Scientists link low IQ with genetic risk for Schizophrenia
As per a new study, it has been found that both the decline in cognitive ability with age and schizophrenia have some common genetic variants that link both the conditions. However, reduced cognitive ability may not necessarily be an indicator of the problem. The study provides new evidence that there may be a genetic risk for schizophrenia that is associated with lower IQ among people who do not develop the disorder.
What is the study?
The researchers analyzed data from 937 individuals in Scotland who first completed IQ testing in 1947, at age 11. Around age 70, they were retested and their DNA was analyzed to estimate their genetic risk for schizophrenia.
It was found that individuals with a higher genetic risk for schizophrenia had a lower IQ at age 70 but not at age 11. Having more schizophrenia risk-related gene variants was also associated with a greater decline in lifelong cognitive ability.

--

» Actions to take:
#1 In the article on low IQ and genetic risk for schizophrenia, at what age did the participants from Scotland first take IQ tests, and in what year?
#2 Continue the article on low IQ and genetic risk for schizophrenia from its last sentence.

--

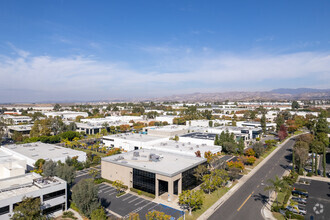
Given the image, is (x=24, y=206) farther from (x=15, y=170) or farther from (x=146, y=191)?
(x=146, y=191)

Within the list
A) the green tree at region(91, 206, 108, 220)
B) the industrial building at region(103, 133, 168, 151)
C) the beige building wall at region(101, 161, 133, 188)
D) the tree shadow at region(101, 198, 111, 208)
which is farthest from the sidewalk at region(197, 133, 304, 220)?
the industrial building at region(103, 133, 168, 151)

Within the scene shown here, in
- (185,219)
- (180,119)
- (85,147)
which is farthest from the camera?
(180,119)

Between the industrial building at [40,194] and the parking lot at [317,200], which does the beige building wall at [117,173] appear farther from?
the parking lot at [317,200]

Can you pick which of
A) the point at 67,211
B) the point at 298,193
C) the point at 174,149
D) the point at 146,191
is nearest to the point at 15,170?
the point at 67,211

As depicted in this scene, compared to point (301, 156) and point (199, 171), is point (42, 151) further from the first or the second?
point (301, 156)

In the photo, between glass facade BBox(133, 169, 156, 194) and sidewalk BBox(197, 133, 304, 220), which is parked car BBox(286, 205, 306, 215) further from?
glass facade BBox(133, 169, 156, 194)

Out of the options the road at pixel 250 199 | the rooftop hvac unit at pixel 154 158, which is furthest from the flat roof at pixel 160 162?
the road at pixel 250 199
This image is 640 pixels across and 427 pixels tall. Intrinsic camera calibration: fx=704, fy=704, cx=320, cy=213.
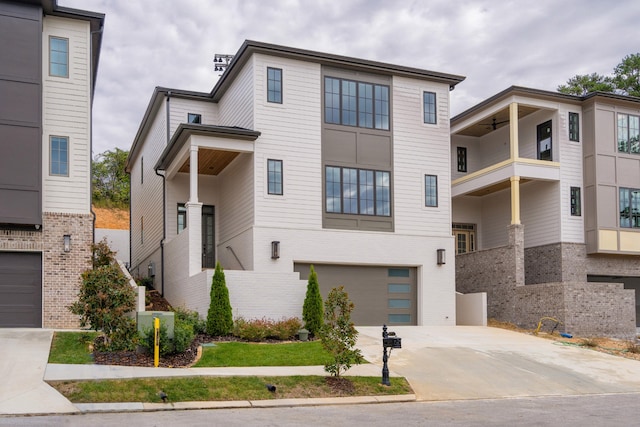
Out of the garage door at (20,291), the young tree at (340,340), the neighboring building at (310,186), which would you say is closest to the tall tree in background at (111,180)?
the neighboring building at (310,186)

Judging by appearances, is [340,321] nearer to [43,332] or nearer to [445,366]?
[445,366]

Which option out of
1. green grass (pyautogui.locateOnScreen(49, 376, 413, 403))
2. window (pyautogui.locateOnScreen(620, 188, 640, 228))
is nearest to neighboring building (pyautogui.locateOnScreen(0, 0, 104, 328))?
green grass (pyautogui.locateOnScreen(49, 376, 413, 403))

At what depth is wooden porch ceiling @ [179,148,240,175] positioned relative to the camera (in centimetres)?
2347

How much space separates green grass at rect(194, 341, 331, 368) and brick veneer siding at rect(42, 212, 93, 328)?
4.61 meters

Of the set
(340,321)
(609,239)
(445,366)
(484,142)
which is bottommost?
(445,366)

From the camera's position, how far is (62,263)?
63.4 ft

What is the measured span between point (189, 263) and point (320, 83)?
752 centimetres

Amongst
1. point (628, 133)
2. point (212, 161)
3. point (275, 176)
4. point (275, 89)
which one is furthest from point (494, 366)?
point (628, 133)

--

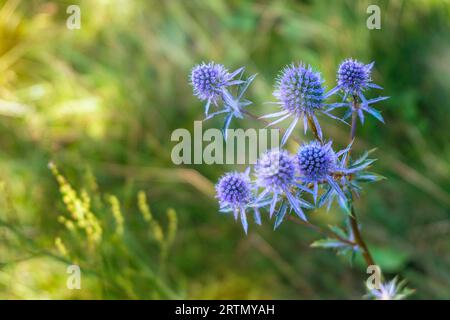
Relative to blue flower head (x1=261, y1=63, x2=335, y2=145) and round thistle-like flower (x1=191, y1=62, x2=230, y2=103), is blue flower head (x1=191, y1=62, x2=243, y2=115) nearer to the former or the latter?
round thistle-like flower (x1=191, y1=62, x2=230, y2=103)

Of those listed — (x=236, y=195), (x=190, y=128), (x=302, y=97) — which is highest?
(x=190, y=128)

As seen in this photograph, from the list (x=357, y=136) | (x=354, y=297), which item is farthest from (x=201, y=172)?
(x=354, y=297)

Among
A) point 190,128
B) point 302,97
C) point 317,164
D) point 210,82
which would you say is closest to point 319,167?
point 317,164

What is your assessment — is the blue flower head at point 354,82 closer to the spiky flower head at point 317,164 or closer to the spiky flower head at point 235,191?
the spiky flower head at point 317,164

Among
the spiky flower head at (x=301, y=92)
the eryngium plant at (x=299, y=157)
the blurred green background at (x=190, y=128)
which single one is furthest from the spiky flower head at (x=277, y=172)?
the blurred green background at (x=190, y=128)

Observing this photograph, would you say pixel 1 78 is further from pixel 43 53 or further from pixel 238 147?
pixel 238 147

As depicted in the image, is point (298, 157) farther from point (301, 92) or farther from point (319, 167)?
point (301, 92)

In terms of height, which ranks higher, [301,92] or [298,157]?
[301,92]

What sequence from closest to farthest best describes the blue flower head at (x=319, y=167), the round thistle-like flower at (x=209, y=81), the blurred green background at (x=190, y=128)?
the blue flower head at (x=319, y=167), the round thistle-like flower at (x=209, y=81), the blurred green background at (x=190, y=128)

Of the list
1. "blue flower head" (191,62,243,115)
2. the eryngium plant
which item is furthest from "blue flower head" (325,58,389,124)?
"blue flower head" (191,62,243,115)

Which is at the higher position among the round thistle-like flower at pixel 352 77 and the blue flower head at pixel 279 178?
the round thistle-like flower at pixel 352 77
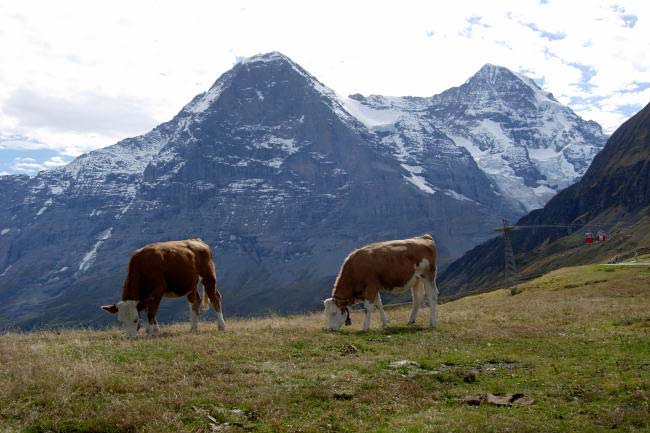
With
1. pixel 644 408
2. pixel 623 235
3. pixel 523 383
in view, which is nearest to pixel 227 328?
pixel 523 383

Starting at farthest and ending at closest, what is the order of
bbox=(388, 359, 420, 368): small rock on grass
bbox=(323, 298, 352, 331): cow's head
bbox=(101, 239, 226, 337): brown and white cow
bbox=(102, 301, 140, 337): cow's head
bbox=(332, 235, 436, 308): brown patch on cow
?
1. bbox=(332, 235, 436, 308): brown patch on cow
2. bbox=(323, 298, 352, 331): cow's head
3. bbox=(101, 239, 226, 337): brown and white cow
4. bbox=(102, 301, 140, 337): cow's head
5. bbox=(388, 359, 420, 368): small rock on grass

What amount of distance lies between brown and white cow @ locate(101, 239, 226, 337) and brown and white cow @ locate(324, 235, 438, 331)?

--

» Your responses:
#1 At age 11, in 1947.

#2
What does it suggest?
These findings suggest that common genetic variants may underlie both cognitive aging and risk of schizophrenia. Although the study does not show that these common gene variants produce schizophrenia per se, it elegantly suggests that these variants may contribute to declines in intelligence, a clinical feature linked with schizophrenia. The finding, however, still needs the support from more studies to establish how the gene variants contribute to the development of the disorder.